Tribunal permanent des Peuples : le conflit entre l’Etat turc et le PKK est un conflit armé non international, soumis aux règles de droit international humanitaire

Sous la présidence de Philippe Texier, juge honoraire à la Cour de Cassation de France, le Tribunal permanent des Peuples (TPP) a déclaré l’État turc responsable du déni au peuple kurde de son droit à l’autodétermination, suivant en cela la démonstration des procureurs Jan Fermon et Sara Montinaro, qui ont fait valoir, à la lumière des faits exposés (que le TPP qualifie dans son verdict de crimes de guerre et de crimes d’Etat), que c’est ce déni systématique qui a conduit au conflit armé entre l’Etat et le parti des travailleurs du Kurdistan (PKK).

La qualification juridique qu’il convient de donner à ce conflit armé qui oppose la Turquie au PKK est d’une importance capitale, car c’est de cette qualification que découle le droit applicable aux activités militaires de cette organisation. La démonstration des procureurs devrait éclairer toutes les personnes de bonne foi qui qualifient encore le PKK comme une organisation terroriste : en examinant les hostilités qui ont cours depuis 1984 sur les territoires kurdes de Turquie, leur intensité, leur durée et les qualités des parties à ces hostilités, le Tribunal peut affirmer que le conflit armé qui oppose les autorités de l’Etat turc et l’organisation politico-militaire kurde, le parti des travailleurs du Kurdistan (PKK), est un conflit armé non international qui répond aux critères énoncés dans les conventions, la jurisprudence et la doctrine ci-dessus précitées. Le Tribunal vérifie cette qualification juridique tant ce qui concerne le conflit lui-même que l’organisation PKK.

Au terme de cet examen, il apparaît au Tribunal que le PKK est une organisation dotée de structures avec des responsables nationaux, régionaux et locaux. Cette hiérarchie du PKK définit des politiques et donne des instructions qui sont respectées par les membres de l’organisation et même par la majorité des populations kurdes. L’organisation conduit des opérations de grandes envergures qui obligent le gouvernement turc à mobiliser des milliers de soldats et de recrues sur de longues périodes. (Voir à ce sujet Yildiz, K, and Breau S, The Kurdish Conflict: International Humanitarian Law and Post-Conflict Mechanisms; London and New York, Routledge, 2010). A cette capacité militaire du PKK rapportée par des analystes et des observateurs, le Tribunal Permanent des Peuples confirme que, au cours des auditions auxquelles il a procédé, les représentants du PKK ont fait état de nombreuses opérations menées contre les forces armées turques.

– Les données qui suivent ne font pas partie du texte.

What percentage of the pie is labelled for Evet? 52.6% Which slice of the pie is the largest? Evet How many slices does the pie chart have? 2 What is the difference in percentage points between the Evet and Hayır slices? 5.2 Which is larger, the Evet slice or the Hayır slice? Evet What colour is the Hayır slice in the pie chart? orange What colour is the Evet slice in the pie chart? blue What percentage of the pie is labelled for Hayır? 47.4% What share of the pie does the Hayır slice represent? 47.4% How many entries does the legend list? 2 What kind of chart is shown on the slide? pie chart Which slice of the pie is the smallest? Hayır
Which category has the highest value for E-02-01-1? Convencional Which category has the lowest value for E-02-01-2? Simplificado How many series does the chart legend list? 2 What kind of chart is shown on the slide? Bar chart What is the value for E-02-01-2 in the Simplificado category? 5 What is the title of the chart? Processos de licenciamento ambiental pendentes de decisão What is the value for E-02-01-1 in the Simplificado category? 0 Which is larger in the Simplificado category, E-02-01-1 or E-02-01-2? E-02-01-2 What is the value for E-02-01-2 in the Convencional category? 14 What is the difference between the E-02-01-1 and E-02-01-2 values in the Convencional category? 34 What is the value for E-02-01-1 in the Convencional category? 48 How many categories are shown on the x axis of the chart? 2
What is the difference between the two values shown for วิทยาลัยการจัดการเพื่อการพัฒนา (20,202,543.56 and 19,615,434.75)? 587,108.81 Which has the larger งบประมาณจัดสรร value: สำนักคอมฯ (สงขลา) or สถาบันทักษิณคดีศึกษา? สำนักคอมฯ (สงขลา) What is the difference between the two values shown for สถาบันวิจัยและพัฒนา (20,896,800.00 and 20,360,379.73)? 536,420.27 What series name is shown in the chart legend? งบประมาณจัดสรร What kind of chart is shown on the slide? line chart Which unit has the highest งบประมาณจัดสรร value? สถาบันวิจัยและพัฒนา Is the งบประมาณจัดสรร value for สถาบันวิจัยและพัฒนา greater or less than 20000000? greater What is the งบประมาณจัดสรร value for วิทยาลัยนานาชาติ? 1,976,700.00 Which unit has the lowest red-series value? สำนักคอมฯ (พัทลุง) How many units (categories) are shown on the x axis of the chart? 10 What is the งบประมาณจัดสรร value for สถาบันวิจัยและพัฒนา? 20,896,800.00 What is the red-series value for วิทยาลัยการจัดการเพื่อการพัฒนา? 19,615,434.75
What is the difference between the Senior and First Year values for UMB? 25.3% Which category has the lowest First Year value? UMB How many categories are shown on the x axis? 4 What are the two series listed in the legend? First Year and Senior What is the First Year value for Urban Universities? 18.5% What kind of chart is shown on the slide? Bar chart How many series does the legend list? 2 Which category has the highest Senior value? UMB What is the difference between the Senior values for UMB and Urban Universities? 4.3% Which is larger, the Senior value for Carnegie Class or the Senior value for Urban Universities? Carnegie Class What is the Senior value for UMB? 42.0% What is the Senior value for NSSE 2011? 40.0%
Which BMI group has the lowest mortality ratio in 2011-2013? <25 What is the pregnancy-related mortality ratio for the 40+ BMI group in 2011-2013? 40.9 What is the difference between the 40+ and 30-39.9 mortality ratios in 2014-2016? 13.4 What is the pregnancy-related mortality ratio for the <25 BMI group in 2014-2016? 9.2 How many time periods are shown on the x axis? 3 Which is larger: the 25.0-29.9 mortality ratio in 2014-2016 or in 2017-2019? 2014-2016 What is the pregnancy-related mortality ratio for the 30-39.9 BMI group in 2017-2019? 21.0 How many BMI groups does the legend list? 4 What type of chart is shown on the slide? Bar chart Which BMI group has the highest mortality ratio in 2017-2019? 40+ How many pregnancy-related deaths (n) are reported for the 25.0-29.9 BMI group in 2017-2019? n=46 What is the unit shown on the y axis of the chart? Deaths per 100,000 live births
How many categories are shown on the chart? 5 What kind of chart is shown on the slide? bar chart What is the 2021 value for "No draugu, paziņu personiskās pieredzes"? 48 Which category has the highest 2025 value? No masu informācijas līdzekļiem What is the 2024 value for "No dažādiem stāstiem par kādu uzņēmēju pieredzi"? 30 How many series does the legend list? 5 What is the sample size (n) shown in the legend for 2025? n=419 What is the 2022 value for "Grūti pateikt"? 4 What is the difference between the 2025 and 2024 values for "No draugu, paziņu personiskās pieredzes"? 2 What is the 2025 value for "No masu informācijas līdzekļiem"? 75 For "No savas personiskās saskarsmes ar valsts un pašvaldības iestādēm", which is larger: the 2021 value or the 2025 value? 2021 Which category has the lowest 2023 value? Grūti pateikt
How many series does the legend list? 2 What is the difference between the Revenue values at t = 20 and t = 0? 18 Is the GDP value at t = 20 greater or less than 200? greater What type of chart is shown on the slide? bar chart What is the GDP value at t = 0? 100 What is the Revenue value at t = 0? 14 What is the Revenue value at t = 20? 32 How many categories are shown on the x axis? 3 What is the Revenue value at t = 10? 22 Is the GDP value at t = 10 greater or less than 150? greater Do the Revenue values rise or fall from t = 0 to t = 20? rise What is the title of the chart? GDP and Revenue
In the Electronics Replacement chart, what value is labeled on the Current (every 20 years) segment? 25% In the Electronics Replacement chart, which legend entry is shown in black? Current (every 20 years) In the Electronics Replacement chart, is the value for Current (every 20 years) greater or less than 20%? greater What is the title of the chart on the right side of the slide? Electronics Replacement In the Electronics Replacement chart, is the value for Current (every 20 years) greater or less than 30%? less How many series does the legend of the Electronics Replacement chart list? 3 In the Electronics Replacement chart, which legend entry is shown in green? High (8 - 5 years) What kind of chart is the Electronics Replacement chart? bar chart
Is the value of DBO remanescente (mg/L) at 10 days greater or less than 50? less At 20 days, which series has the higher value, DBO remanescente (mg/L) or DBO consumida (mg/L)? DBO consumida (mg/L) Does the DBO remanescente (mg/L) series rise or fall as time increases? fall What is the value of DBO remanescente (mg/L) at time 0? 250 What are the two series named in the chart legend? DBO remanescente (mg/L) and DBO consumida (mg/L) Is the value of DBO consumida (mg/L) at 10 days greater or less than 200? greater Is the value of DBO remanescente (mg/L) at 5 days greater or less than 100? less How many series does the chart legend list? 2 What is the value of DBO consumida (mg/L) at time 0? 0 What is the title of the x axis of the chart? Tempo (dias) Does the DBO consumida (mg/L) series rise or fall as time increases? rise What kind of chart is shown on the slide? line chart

Plusieurs témoins ont fait état des actions du PKK organisées en vue de porter secours aux populations, montrant ainsi du même coup la proximité de cette organisation avec le peuple et sa représentativité…

Au vu de tous ces éléments et pour ces raisons, le Tribunal Permanent des Peuples considère que le conflit armé qui oppose les autorités et les forces armées et de sécurité de l’Etat turc et les forces armées du PKK sur le territoire turc et notamment dans les régions peuplées majoritairement par des populations kurdes est un conflit armé non international soumis aux règles de droit international humanitaire.

Les politiques répressives des autorités turques contre les populations kurdes laissent-ils d’autres choix au peuple kurde que la lutte armée ? La question fait débat. Elle est légitime. Mais le débat doit dépasser la réflexion théorique et chacun doit se poser la question : que fait-on pour la paix ? Paraphrasant de Gaulle au sujet de l’Europe, on peut dire : bien entendu, on peut sauter sur sa chaise comme un cabri en disant la Paix, la Paix… mais cela n’aboutit à rien et cela ne signifie rien. L’appréciation du TPP tord en tous cas le cou à l’assertion PKK= terroriste.